The next morning, I'm quiet and feel like a zombie. Once I passed out the night before it was like the emotions inside of me had turned into a hard block of concrete. I felt apathetic, the only resemblance of an emotion I had left the little creature of anxiety in my stomach. Fedya looked about the same, and we walked hand in hand as far as we could, until we were separated. They had to pull us apart in the end, peacekeepers pulling at us until we let go. None of us cried or fought back, but we held on until we couldn't any longer.


Tigris dressed me in my clothes. A pair of grey cargo pants, a shirt made out of the active material that peacekeepers' inner shirts were made of to wick the sweat away, and a black hoodie with a zipper. Proper boots. I tried to analyze something out of it all, but I was drawing a blank. I came as far as considering that it wouldn't be too cold if we didn't get a jacket, but that was almost more of a reach than just a guess. Tigris puts a headband in my hair to keep my bangs out of my eyes. She doesn't speak and neither do I.

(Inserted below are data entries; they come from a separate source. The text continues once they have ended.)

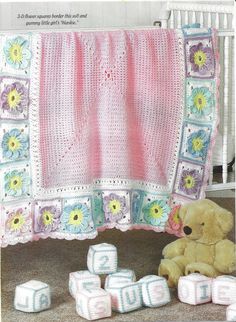 a teddy bear sitting next to blocks of crochet and a blanket with flowers on it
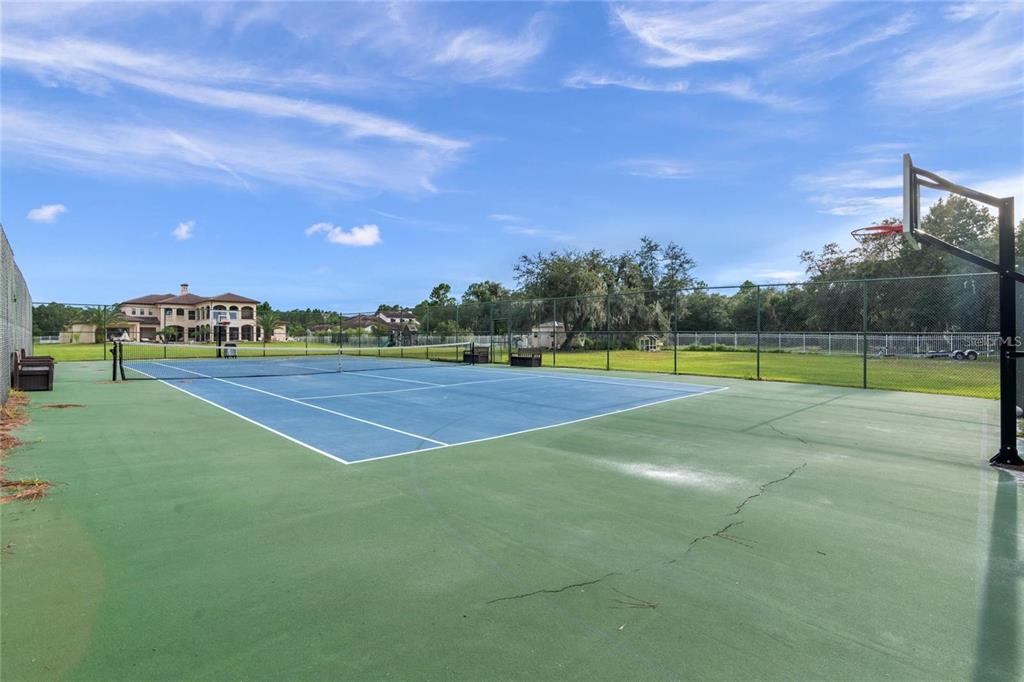 5251 Carson Street St. Cloud, FL 34771 - Photo 57 of 60 a view of an outdoor space and tennis court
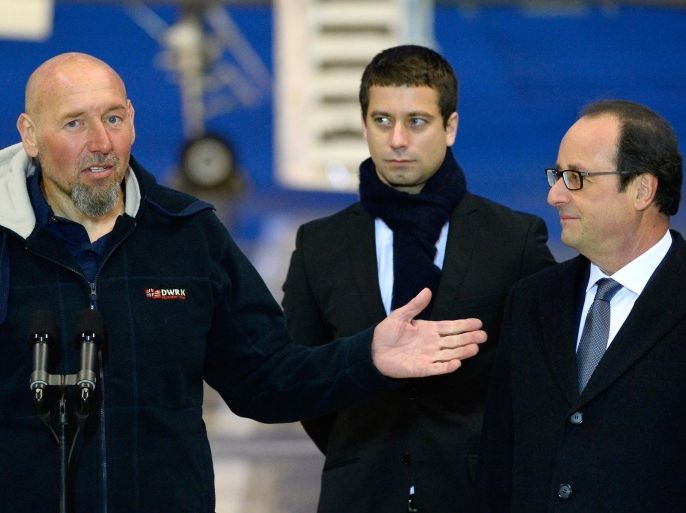Serge Lazarevic (L), France's last remaining hostage, addresses the media as French President Francois Hollande (R) and Clement Verdon, the son of French executed hostage Philippe Verdon, look on, after Lazarevic landed in a French Republic plane at the Villacoublay military base near Paris on December 10, 2014. Lazarevic, who was snatched by armed men in Mali on November 24, 2011, arrived home on December 10 after three years at the hands of Islamist militants, and was greeted by French President Francois Hollande. AFP PHOTO / BERTRAND GUAY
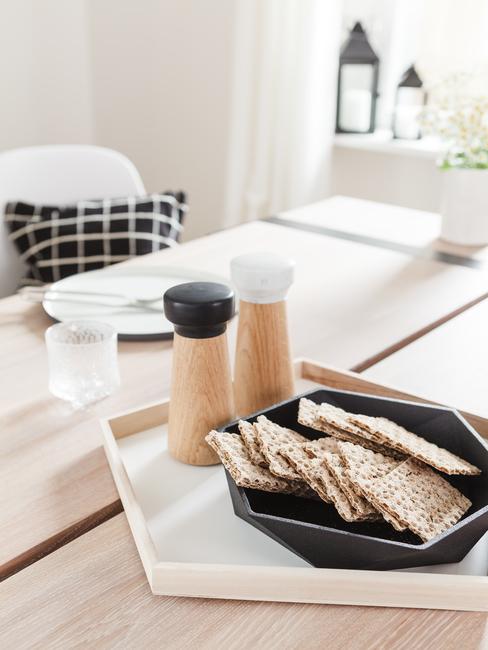 Zbliżenie na drewniany stoł na którym jest prosta, zastawa kuchenna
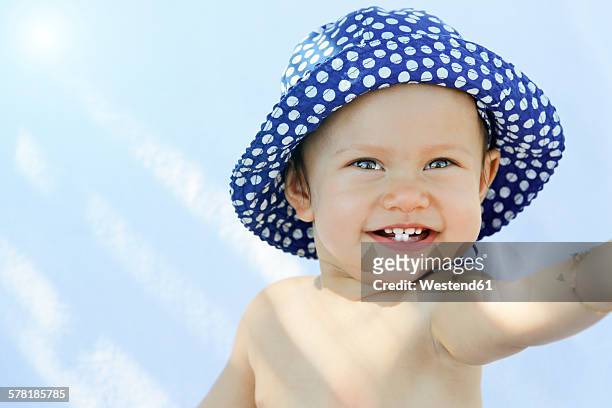 greece, kos, smiling baby girl with sun hat - spotted gum stock pictures, royalty-free photos & images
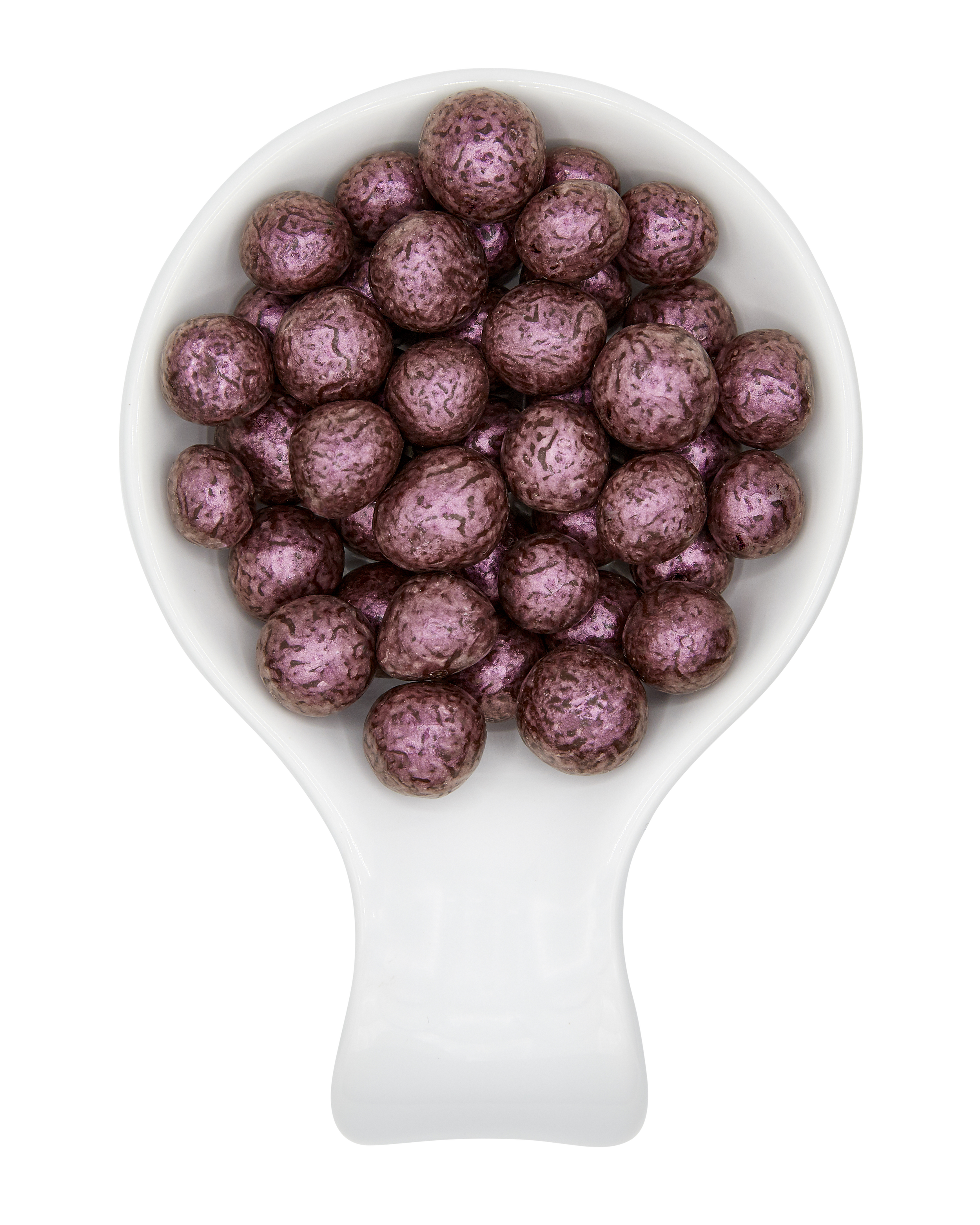 A white scoop filled with purple, round, variegated berries.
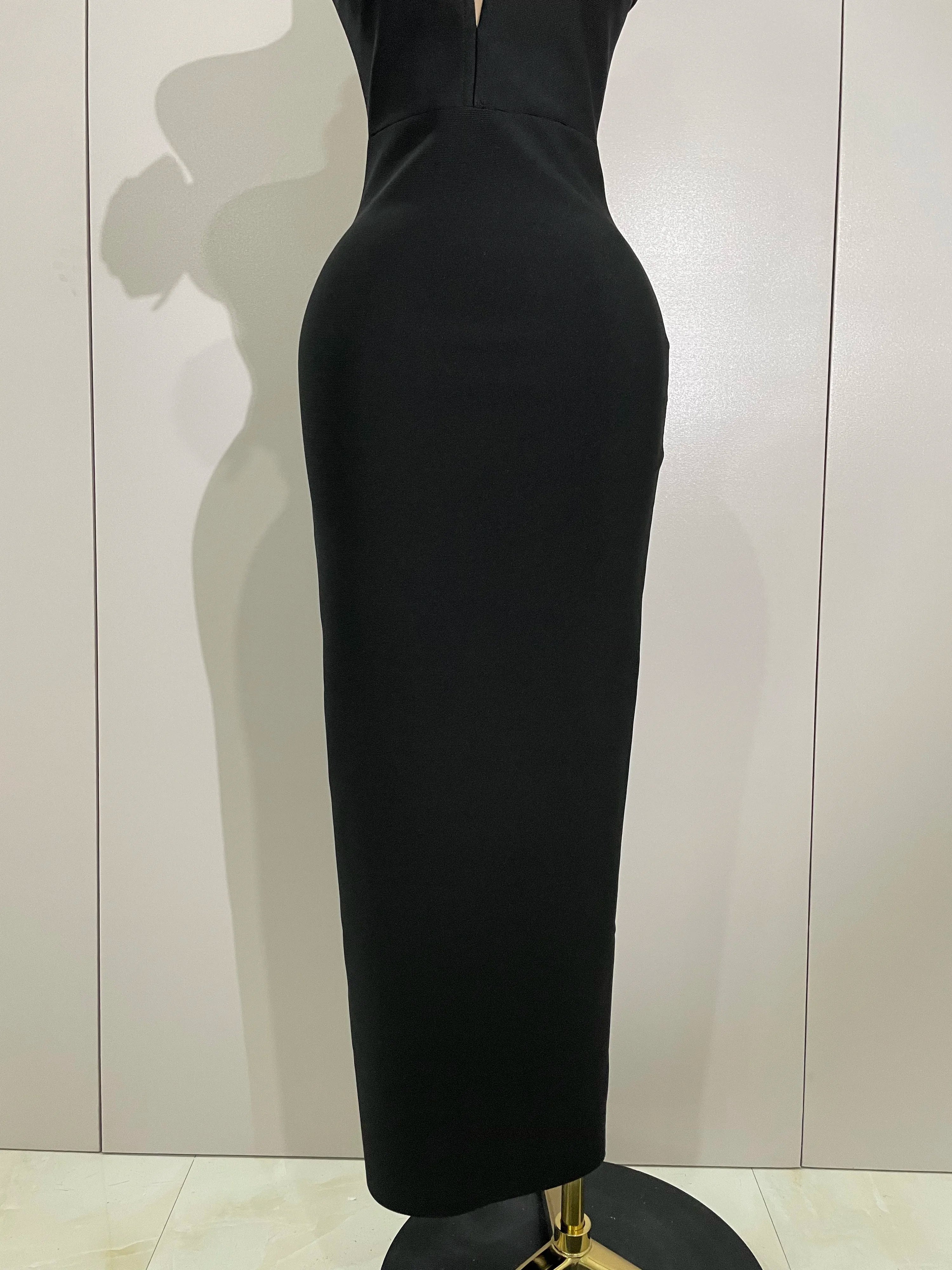 Black dress on a mannequin against a plain background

I step into the tube that's meant to lift me into the arena. I don't know where we are. We were driven in small cars through an underground tunnel before we arrived, everything looking so similar that it'd been impossible to guess how far we'd travelled.


"Fight, Freya", Tigris says before the door closes. "You are not without hope yet."


I don't know what to think, and I don't have much time to do so, either. The door closes and the platform I'm stood on starts moving upward.